**Things to do**
**a)** Please rewrite the free cash flow explainer from "What Is Free" down to "in cash, D&A).", replacing "modal" with "dialog".
**b)** Continue the free cash flow explainer from its final line.

**Excerpted passage**
What Is Free Cash Flow (FCF)?
The Cash Flow card shows the real cash movements behind the income statement. Three key metrics: Operating Cash Flow (OCF), Capital Expenditure (CapEx), Free Cash Flow (FCF = OCF − CapEx). This is the cash a company can distribute from operations to shareholders.
6 min read
How to read
- Top right: a large number for TTM FCF, plus % change vs. the prior period and (if available) a 5-year FCF CAGR chip.
- A wide FCF sparkline shows history; click to open a modal with all cash flow series (FCF, OCF, CapEx, dividends, buybacks, net change in cash, D&A).
- OCF and CapEx each have their own boxes with mini sparklines.
- Four summary cells: FCF Margin (% of revenue), FCF Conversion (FCF/Net Income), CapEx Intensity (CapEx/Revenue), Shareholder Yield (dividends+buybacks/MCap).
- At the bottom, TTM dividends paid, buybacks, and total shareholder return.
Threshold ranges
- FCF Margin ≥ 15%Very cash-efficient (software/tech-like).
- FCF Conversion ≥ 100%FCF ≥ net income — strong cash conversion (automated flag threshold).
- CapEx Intensity < 5%Low capital requirement.

**Supplied data**
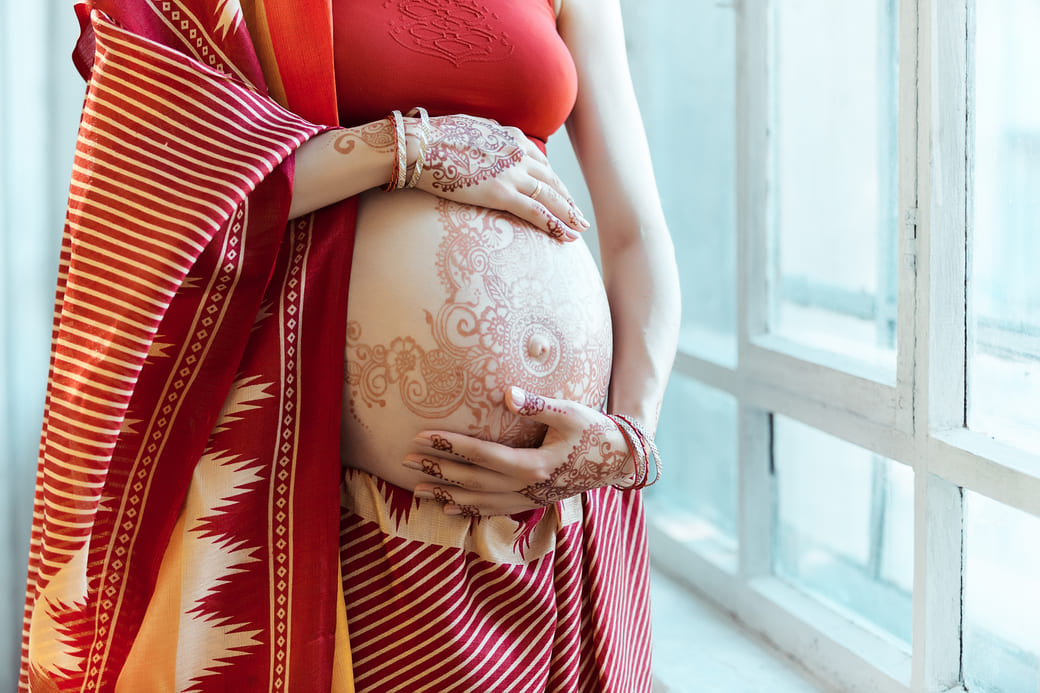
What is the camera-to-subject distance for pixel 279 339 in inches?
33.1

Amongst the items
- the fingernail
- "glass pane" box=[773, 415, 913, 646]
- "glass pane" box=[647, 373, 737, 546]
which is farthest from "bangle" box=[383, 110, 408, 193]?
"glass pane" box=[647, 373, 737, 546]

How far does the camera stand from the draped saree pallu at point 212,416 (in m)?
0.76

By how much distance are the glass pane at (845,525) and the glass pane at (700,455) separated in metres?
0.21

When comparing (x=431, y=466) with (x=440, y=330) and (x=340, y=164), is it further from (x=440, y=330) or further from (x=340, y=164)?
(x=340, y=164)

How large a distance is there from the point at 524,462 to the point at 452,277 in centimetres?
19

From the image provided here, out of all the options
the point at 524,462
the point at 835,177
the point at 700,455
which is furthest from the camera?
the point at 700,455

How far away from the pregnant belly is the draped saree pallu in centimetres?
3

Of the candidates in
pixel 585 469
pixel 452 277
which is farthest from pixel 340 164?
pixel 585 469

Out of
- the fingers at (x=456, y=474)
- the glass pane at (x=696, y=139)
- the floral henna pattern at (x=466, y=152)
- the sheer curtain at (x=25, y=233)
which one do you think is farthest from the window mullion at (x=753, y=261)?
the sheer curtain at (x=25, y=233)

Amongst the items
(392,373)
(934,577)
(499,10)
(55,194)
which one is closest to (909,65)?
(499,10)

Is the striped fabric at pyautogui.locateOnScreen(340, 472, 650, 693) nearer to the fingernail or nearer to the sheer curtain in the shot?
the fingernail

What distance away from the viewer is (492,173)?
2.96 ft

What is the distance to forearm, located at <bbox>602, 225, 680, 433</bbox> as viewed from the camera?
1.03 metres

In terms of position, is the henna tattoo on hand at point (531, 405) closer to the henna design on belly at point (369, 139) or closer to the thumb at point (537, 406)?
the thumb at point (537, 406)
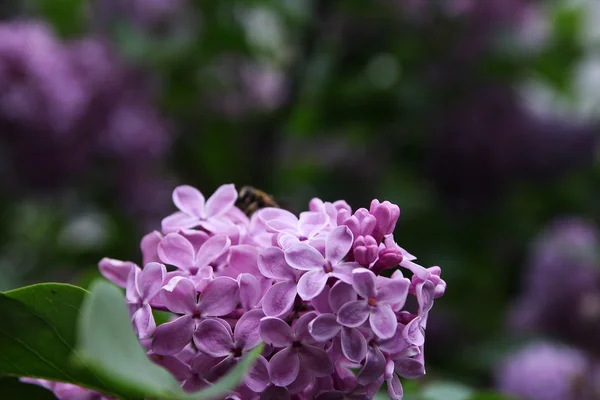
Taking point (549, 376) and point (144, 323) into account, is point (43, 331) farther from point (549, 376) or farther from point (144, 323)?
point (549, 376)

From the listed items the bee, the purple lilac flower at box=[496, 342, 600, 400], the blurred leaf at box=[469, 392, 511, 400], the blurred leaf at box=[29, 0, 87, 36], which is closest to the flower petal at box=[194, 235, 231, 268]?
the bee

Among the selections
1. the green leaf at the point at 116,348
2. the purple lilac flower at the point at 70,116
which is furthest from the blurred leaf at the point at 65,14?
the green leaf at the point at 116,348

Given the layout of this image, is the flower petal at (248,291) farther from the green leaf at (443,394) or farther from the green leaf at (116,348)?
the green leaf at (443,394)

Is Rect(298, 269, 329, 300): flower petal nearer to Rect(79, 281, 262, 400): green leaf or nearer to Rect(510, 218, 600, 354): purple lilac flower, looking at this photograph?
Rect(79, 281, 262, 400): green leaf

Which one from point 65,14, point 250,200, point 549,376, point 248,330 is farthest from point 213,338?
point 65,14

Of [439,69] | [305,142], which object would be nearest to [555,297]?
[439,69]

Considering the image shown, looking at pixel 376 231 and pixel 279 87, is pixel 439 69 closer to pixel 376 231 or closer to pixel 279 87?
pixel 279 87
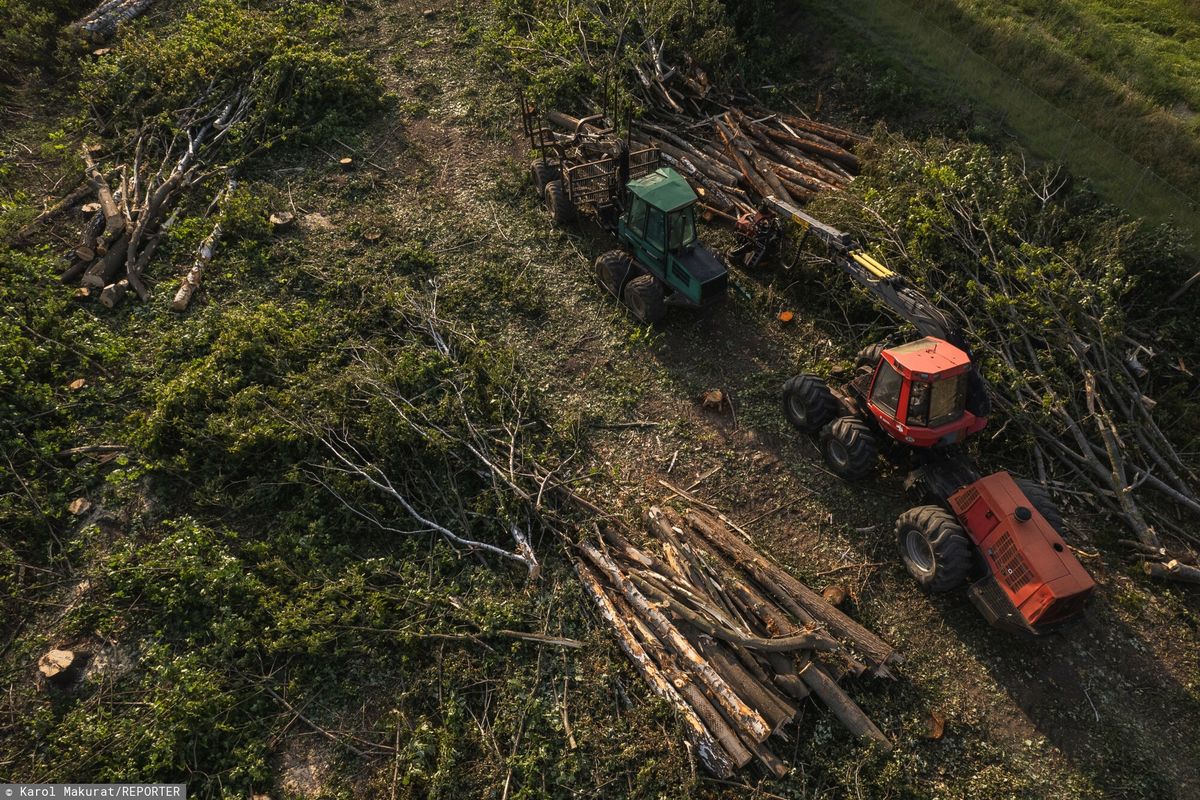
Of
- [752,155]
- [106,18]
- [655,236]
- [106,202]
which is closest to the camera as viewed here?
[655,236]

**Answers for each item**
**a)**
What Is Free Cash Flow (FCF)?
The Cash Flow card shows the real cash movements behind the income statement. Three key metrics: Operating Cash Flow (OCF), Capital Expenditure (CapEx), Free Cash Flow (FCF = OCF − CapEx). This is the cash a company can distribute from operations to shareholders.
6 min read
How to read
- Top right: a large number for TTM FCF, plus % change vs. the prior period and (if available) a 5-year FCF CAGR chip.
- A wide FCF sparkline shows history; click to open a dialog with all cash flow series (FCF, OCF, CapEx, dividends, buybacks, net change in cash, D&A).

**b)**
- CapEx Intensity > 15%Capital-intensive (industrials/airlines).
- Shareholder Yield ≥ 5%High cash return to shareholders.
- Multiple years of FCF < 0Continued cash burn — check runway.
Watch out for
- Don't jump to conclusions from a single year of positive FCF — one big CapEx investment can dent FCF for a year but build future revenue.
- The 'maintenance vs. growth' CapEx split matters; it isn't fully broken out on the balance sheet, but excess growth CapEx can boost future FCF.
- Share buybacks are 'shareholder return', but excessive levels can leave a company without growth capital later; it should balance with dividends.
Sector note
Software/SaaS firms commonly run 25-40% FCF margin; capital-intensive sectors (autos, airlines, industrials) typically 5-10%. REITs use a different cash metric (FFO).